Adelina “Nina” Isabel Emilia Luna Otero was born in 1881 to a wealthy and politically connected family in New Mexico. Her Latina heritage could be traced back to the earliest Spanish settlers in the area dating back to the 1700s. During the 1880s Anglos (whites) began moving into the New Mexico territory displacing the Mexican, Spanish, and Native Americans.  Otero’s father was shot and killed by Anglos squatting on their family land. Her Latina mother later remarried an Anglo man of  English/Italian descent. They went on to have a large family. 

Otero attended St. Vincent’s Academy in Albuquerque until she was 11 and went on to Maryville College of the Sacred Heart (now Maryville University) in St. Louis, Missouri for two more years.  She returned to the ranch when she was 13 and helped educate her many younger siblings. At 16, her family moved to Santa Fe and Otero became a popular socialite among the elite. In 1908 she married  Rawson D. Warren who was a commanding officer in the U.S. Cavalry. They moved to Fort Wingate, near Gallup, New Mexico. She divorced him two years later and moved back to Santa Fe but kept her name as Otero-Warren.

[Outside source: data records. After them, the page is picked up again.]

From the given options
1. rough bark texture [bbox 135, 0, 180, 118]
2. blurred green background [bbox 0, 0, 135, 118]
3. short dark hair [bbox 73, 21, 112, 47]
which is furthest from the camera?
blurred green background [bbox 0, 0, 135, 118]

She told people that she was a widow rather than a divorcee and became active in New Mexico politics especially the suffrage movement. 

In 1917 Alice Paul tapped Otero-Warren to be the head of the New Mexico chapter of the National Woman’s Party. Otero-Warren insisted that suffrage materials be printed in both English and Spanish to reach the widest possible audience. 

Otero-Warren went on to  be Superintendent of Public Schools in Santa Fe County and although the Federal Government was encouraging assimilation, she insisted on bi-lingual education and textbooks. During a short time as Santa Fe County’s Inspector of Indian Schools, she was appalled at the poor educational systems afforded to Native American children and fought to improve them.

She remained very politically active in New Mexico, and unsuccessfully ran for Congress in 1921. She continued working  to improve conditions in her home state including being  Chairman of New Mexico’s Board of Health, director of an adult literacy program, and an executive board member of the Red Cross.